Through a letter, the federal government, being the majority shareholder, had assured the nation that it would keep PIA as a “going concern” and had been injecting money, directly or indirectly.
Former finance minister Dr Abdul Hafeez Shaikh had been against giving big bailout packages to PIA in the absence of a viable business plan.
The ECC approved a Rs10 billion supplementary budget for the Ministry of Defence for fencing the Pak-Iran border. The money will be given in four quarterly tranches over and above the annual regular defence budget, according to finance ministry officials.
The total cost of fencing the Iran border is estimated at Rs30 billion and Rs7.7 billion has already been provided.
The defence ministry informed the ECC that non-availability of funds was adversely affecting the project and the remaining funds of about Rs22.3 billion had to be released within the current fiscal year.
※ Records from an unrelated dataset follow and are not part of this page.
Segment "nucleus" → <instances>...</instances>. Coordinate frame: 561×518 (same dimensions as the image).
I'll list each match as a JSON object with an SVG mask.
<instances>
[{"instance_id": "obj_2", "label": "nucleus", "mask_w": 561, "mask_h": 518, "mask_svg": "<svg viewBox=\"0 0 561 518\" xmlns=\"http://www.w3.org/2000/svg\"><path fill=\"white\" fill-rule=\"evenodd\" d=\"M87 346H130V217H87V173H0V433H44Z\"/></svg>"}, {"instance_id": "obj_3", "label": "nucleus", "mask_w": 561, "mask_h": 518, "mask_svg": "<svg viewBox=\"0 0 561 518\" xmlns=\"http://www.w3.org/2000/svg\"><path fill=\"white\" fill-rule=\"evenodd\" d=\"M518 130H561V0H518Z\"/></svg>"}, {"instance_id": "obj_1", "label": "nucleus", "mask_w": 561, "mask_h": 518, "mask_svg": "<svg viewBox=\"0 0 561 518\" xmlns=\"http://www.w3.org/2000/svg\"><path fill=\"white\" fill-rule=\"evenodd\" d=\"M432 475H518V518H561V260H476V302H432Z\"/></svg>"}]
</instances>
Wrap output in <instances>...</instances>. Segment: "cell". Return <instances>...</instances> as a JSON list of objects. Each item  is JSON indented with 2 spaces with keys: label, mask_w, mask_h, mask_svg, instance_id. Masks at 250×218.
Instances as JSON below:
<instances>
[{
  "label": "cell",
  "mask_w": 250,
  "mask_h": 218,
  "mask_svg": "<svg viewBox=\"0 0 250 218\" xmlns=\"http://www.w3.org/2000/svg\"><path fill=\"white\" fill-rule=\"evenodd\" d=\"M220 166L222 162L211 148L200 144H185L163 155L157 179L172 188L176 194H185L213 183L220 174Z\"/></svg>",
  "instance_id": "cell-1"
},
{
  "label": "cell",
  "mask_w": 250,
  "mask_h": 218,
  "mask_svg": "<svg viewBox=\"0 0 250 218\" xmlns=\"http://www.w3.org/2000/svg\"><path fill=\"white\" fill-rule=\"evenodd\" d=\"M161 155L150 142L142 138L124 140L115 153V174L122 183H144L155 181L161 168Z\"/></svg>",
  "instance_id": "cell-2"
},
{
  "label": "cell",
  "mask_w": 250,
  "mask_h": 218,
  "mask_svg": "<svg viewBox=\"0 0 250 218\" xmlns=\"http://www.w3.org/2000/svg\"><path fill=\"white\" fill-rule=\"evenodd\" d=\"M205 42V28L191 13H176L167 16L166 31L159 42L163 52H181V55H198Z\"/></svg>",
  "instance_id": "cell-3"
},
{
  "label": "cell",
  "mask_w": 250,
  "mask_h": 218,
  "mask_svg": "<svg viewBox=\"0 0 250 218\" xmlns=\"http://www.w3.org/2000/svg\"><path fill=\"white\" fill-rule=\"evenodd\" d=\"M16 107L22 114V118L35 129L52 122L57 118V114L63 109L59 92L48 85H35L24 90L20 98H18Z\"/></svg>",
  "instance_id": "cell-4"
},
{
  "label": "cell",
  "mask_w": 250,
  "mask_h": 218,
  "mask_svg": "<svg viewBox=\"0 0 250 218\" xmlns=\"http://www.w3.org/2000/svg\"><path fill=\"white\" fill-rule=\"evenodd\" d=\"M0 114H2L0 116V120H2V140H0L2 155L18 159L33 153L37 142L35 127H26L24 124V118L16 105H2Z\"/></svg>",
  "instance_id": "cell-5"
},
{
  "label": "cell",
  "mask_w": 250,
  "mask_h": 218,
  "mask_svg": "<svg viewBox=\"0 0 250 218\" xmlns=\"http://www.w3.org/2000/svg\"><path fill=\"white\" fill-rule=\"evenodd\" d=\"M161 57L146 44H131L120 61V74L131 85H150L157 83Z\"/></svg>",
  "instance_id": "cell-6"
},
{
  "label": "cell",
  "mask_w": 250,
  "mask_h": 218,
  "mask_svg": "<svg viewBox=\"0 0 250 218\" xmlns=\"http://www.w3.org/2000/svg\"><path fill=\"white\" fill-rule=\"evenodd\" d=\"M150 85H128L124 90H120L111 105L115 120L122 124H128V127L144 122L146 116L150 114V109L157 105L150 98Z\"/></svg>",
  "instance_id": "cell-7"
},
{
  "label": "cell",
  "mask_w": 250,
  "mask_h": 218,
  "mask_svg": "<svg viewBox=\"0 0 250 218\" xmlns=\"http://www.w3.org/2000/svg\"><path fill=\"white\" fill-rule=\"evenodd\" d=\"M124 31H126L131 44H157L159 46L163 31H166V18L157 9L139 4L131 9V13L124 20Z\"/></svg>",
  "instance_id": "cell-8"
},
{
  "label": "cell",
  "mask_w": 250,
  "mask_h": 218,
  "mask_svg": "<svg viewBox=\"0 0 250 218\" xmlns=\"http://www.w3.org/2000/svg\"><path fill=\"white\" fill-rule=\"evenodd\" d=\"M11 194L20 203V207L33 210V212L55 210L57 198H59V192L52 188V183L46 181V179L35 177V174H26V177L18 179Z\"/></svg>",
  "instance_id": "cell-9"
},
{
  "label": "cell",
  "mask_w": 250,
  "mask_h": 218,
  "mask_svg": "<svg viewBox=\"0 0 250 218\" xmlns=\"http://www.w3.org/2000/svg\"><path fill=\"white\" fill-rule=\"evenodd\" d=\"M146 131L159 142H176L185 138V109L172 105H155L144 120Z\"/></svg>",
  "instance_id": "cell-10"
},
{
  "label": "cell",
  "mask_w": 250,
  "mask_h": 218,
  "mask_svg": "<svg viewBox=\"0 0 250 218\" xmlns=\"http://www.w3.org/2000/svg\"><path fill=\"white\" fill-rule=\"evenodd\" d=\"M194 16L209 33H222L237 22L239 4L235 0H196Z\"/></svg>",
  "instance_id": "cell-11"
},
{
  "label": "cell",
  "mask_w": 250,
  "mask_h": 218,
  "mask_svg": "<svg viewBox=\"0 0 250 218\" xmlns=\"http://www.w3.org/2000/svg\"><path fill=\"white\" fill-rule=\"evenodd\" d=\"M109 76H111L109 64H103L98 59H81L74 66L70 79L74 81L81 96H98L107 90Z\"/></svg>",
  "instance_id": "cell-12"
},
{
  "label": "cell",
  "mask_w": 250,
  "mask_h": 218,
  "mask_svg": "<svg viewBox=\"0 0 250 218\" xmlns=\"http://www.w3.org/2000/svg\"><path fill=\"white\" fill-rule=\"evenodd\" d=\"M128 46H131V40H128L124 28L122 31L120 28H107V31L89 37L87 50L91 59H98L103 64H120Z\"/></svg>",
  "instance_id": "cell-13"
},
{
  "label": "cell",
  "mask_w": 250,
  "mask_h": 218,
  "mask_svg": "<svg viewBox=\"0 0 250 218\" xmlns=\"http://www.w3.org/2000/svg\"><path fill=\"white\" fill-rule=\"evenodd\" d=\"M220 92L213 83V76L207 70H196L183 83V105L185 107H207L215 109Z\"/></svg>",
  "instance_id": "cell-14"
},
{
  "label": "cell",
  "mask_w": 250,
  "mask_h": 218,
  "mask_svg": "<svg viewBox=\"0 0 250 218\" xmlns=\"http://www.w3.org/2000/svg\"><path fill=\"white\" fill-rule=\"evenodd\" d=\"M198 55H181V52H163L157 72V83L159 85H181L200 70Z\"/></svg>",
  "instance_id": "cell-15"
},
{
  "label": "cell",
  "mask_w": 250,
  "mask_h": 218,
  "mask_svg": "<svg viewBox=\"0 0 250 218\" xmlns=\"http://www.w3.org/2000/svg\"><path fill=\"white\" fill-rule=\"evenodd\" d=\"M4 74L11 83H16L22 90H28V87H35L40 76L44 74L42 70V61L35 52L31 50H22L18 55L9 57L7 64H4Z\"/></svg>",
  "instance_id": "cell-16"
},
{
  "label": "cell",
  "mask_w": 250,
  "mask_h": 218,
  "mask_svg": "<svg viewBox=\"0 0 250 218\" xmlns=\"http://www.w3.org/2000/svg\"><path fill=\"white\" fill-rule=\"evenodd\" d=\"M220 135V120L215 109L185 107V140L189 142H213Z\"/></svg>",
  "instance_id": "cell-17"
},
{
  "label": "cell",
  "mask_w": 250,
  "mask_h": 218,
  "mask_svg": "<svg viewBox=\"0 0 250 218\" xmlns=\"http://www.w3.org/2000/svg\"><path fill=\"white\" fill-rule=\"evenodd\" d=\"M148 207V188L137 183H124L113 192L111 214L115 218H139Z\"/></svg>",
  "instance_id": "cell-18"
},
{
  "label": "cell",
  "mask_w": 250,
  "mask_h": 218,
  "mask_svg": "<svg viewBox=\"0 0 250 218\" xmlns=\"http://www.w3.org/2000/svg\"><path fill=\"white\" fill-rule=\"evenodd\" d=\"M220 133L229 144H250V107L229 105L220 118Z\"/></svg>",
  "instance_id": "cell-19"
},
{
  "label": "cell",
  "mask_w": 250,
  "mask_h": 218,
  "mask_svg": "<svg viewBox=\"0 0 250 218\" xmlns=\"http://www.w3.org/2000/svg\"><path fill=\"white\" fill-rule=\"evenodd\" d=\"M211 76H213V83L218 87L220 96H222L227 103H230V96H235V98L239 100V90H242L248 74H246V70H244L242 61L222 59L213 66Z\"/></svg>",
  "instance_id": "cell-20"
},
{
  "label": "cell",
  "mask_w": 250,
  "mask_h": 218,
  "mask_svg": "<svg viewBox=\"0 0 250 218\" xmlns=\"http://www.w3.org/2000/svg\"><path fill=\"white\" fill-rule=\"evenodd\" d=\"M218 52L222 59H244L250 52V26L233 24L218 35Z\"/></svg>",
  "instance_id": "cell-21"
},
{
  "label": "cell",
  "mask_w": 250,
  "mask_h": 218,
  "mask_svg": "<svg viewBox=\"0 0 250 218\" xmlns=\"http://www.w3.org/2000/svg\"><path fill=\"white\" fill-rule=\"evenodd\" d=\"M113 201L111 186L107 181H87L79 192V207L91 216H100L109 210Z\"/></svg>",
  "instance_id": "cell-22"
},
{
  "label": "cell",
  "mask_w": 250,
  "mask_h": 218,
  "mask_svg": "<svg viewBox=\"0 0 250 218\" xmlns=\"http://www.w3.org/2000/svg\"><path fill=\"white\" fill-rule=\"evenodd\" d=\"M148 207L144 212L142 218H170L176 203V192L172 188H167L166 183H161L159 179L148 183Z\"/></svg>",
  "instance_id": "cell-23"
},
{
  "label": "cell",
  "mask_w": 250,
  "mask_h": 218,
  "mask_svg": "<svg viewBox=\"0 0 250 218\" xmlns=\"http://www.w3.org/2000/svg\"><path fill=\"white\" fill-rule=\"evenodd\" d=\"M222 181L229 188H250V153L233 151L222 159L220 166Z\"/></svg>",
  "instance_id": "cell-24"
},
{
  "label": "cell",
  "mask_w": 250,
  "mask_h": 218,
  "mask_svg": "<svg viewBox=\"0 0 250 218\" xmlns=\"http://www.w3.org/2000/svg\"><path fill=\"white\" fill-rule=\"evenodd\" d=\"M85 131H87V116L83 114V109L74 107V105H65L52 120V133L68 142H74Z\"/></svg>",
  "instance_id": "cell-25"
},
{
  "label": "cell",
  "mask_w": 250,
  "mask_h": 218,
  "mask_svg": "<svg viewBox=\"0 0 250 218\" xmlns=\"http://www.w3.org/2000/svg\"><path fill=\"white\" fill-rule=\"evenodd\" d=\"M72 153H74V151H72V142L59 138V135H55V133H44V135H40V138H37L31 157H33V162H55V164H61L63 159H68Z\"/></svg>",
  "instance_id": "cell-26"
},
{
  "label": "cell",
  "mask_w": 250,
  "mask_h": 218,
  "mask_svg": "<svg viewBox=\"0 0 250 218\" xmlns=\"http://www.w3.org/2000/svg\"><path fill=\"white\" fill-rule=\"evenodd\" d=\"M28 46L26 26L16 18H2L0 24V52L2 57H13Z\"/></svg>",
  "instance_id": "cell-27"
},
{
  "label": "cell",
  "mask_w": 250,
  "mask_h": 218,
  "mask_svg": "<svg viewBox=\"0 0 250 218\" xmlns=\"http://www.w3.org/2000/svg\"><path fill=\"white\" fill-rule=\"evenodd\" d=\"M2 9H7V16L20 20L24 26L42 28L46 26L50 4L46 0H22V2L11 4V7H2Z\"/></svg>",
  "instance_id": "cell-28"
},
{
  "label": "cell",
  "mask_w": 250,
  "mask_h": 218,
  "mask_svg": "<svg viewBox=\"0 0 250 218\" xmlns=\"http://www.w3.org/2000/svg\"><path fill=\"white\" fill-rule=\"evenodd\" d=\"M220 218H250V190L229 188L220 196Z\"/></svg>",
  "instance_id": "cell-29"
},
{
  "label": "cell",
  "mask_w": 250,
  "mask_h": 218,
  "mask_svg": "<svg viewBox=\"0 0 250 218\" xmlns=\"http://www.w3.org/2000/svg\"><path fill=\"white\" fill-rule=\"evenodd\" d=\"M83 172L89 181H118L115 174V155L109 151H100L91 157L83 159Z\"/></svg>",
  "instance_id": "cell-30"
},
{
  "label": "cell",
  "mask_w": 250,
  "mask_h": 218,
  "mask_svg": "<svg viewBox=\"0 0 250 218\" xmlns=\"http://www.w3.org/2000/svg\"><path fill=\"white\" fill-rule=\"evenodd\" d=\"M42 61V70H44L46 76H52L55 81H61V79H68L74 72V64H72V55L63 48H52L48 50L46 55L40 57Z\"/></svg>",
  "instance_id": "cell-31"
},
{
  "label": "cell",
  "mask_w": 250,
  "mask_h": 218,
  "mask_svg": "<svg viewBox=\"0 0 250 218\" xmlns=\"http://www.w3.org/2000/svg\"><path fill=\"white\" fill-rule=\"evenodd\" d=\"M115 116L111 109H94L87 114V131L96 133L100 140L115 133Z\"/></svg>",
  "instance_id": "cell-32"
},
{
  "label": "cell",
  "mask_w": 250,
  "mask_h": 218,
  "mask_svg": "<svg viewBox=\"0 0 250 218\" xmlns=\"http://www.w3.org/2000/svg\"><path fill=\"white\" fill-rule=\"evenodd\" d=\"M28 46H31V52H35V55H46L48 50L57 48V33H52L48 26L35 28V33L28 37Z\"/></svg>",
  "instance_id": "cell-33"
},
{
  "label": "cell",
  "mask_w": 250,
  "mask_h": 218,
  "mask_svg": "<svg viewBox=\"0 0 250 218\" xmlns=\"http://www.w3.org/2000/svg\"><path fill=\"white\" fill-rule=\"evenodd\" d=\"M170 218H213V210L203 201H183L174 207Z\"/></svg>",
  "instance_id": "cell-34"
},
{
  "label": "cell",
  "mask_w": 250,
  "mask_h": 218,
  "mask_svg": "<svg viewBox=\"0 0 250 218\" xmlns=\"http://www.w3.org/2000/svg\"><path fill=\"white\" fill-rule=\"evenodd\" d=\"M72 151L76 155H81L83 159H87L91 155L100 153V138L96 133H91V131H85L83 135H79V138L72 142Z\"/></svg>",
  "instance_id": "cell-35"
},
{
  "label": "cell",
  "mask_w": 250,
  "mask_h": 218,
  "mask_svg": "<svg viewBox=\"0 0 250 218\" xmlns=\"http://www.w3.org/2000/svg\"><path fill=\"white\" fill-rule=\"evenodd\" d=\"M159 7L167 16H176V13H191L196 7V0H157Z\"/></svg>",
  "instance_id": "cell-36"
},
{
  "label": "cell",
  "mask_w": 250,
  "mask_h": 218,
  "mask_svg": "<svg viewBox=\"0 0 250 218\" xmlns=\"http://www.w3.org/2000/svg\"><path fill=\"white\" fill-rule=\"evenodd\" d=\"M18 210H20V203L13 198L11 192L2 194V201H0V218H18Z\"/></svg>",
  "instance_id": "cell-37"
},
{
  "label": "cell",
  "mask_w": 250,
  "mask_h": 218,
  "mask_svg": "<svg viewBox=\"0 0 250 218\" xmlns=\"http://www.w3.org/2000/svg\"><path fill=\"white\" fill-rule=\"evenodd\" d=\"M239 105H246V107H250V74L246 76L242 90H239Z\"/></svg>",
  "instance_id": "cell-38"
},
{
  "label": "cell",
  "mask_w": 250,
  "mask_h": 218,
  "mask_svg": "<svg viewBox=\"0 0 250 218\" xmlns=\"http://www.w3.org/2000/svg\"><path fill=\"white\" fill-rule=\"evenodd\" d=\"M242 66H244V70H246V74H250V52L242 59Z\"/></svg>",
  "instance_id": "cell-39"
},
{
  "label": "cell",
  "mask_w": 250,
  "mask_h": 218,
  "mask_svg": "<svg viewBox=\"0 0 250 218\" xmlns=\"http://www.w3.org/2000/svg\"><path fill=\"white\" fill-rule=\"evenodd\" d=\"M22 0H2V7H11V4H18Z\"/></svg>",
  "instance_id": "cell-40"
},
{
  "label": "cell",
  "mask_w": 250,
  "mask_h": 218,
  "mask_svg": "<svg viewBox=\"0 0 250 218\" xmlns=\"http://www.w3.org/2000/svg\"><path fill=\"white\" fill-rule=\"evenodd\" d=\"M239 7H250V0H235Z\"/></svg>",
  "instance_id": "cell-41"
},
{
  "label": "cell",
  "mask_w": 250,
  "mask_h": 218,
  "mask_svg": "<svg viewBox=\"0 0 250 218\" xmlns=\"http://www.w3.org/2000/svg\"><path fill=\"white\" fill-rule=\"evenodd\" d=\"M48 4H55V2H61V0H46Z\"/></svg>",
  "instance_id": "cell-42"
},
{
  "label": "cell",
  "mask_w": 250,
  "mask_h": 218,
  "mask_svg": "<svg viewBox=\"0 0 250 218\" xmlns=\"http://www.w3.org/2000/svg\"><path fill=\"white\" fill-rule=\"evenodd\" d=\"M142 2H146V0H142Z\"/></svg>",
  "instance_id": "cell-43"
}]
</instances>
But the finance ministry has agreed to give only Rs10 billion.
The ECC also approved Rs12 billion for meeting the recurring cost of Special Security Division (SSD)-South. The Ministry of Defence had requested Rs19.5 billion during the first quarter of current fiscal year but the finance ministry agreed to give Rs12 billion in the year in four tranches.
In the last fiscal year, about Rs16.6 billion had been given for the same purpose. The SSD has been established to protect CPEC.
The ECC approved Rs6 billion for meeting needs of the SSD-North zone. The funds were needed to beef up security around China-funded projects, particularly after attacks on Chinese citizens.
Published in The Express Tribune, September 16th, 2021.